My final figures are ~290 M/s for 2x SHA256 on a 1050 TI (the benchmark for SHA256 shows ~900, so I should have ~450, I attribute the performance drop to me not using the "optimised" version of SHA256 hashcat ships with) - and ~70 M/s with 2x SHA256 + AES.
Here is what I think I know.
1) The 10 * 256 * 4 byte look up tables (10kb) AES uses are sort of redundant, as it's possible to optimise that to 4k using some bit shifts - it's possible to further lower the memory footprint to around 2k rewriting tiny chunks of code. 2k should fit in any cache!
2) The current AES library has two options to handle how to store the look up tables: 1) using constant memory and 2) copying the constant memory to a thread-specific local variable, duplicating the data across every worker (and spilling out of local memory).
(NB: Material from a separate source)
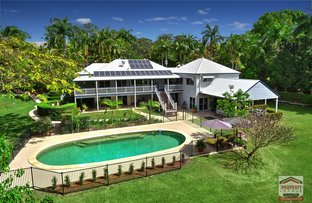 Picture of 13 Needham Ct, Kiels Mountain QLD 4559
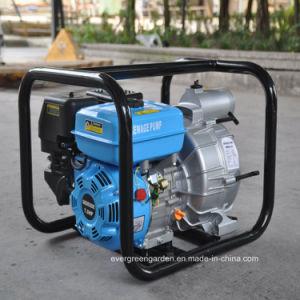 pompa ad acqua libera diplomata 2 500L/Min 4.8HP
3) My Intel 6200 performs much better using constant memory (2x), while my 1050 is 10x slower when using constant memory over local. It seems that even if the local memory data is duplicated across every thread and is forced to spill out of local memory (to global, I guess), it's still much faster than using constant memory on nvidia architectures. I assume this is because of how constant memory works there, since that the memory locations accessed in a wrap are different your access latency increases by the number of threads in a wrap.
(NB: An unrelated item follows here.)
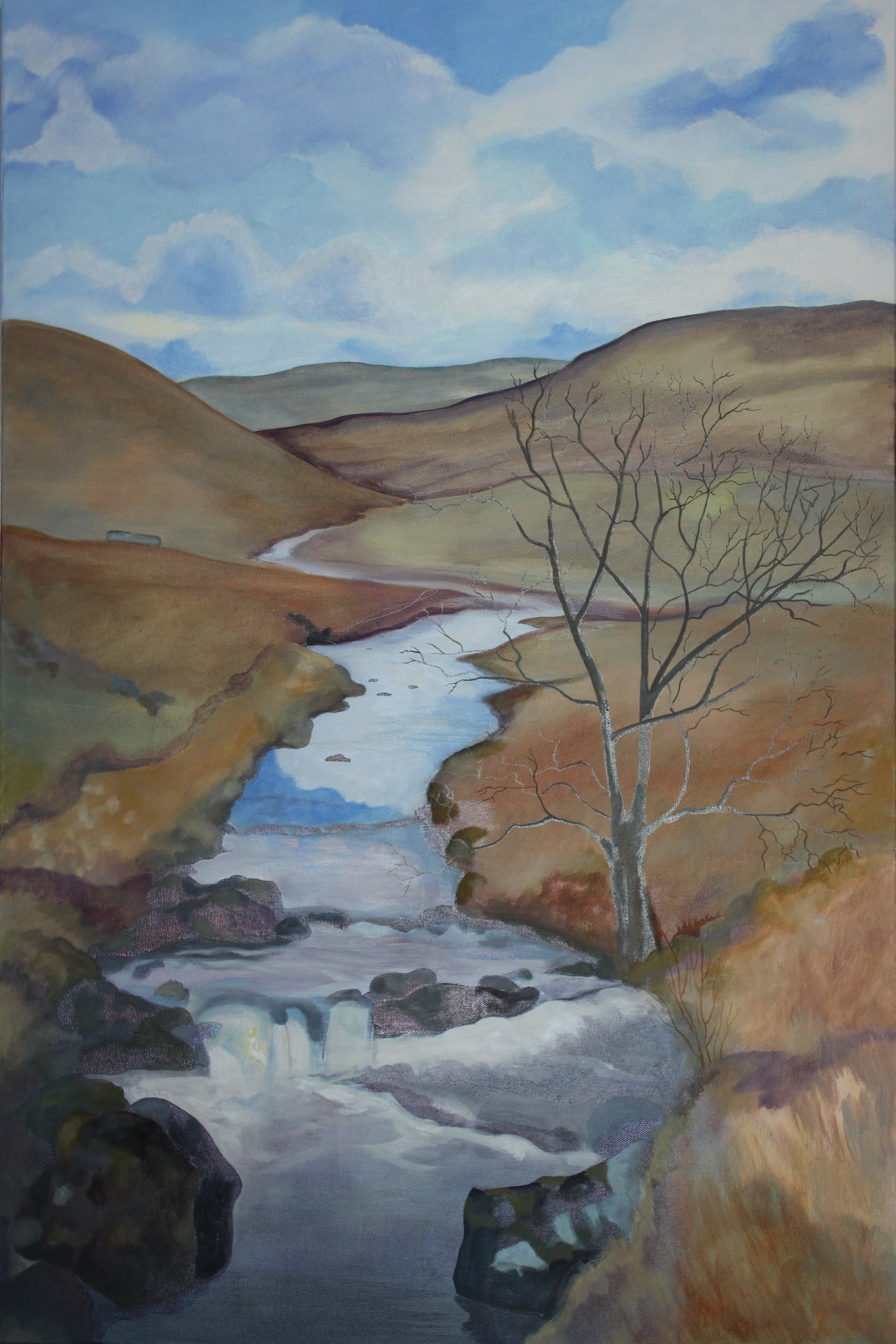 Upper Coquet, between Windyhaugh and Carshope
4) Using texture cache might be an option to increase performances on nvidia architectures. It's the only memory type that I know of that is shared among all multiprocessors and has a local cache. The local cache should be bigger than the size of the AES lookup tables, so it should be faster. I didn't test this.
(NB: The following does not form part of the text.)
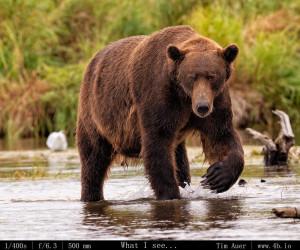 Bears Gallery - 4b.io Nature (19)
5) Constant memory being slower than having a too-big-to-fit local allocation for each thread, duplicating the data, on nvidia, is something I can't wrap my head around.
6) I still believe the performance bottleneck is memory access for the AES lookup tables. When commenting out parts of the key expansion code (example), I get zero performance improvements until I comment out all but a few iterations - then boom 4x improvement. That makes me think the cache is being trashed and only when the compiler optimises out enough of the local data I can finally see an improvement. The idea of being a few lines of code away from it going 3x faster is not healthy for me.
Also interesting to note: when the input to the sha256 function is the same over multiple runs and multiple workers, I get a 2x improvement (180M/s). I think this is another indicator that the cache is being trashed and the same input will always access the same caches, so the gpu is somehow optimising for it.
My final figures are ~290 M/s for 2x SHA256 on a 1050 TI (the benchmark for SHA256 shows ~900, so I should have ~450, I attribute the performance drop to me not using the "optimised" version of SHA256 hashcat ships with) - and ~70 M/s with 2x SHA256 + AES.
Here is what I think I know.
1) The 10 * 256 * 4 byte look up tables (10kb) AES uses are sort of redundant, as it's possible to optimise that to 4k using some bit shifts - it's possible to further lower the memory footprint to around 2k rewriting tiny chunks of code. 2k should fit in any cache!
2) The current AES library has two options to handle how to store the look up tables: 1) using constant memory and 2) copying the constant memory to a thread-specific local variable, duplicating the data across every worker (and spilling out of local memory).
3) My Intel 6200 performs much better using constant memory (2x), while my 1050 is 10x slower when using constant memory over local. It seems that even if the local memory data is duplicated across every thread and is forced to spill out of local memory (to global, I guess), it's still much faster than using constant memory on nvidia architectures. I assume this is because of how constant memory works there, since that the memory locations accessed in a wrap are different your access latency increases by the number of threads in a wrap.
4) Using texture cache might be an option to increase performances on nvidia architectures. It's the only memory type that I know of that is shared among all multiprocessors and has a local cache. The local cache should be bigger than the size of the AES lookup tables, so it should be faster. I didn't test this.
5) Constant memory being slower than having a too-big-to-fit local allocation for each thread, duplicating the data, on nvidia, is something I can't wrap my head around.
6) I still believe the performance bottleneck is memory access for the AES lookup tables. When commenting out parts of the key expansion code (example), I get zero performance improvements until I comment out all but a few iterations - then boom 4x improvement. That makes me think the cache is being trashed and only when the compiler optimises out enough of the local data I can finally see an improvement. The idea of being a few lines of code away from it going 3x faster is not healthy for me.
Also interesting to note: when the input to the sha256 function is the same over multiple runs and multiple workers, I get a 2x improvement (180M/s). I think this is another indicator that the cache is being trashed and the same input will always access the same caches, so the gpu is somehow optimising for it.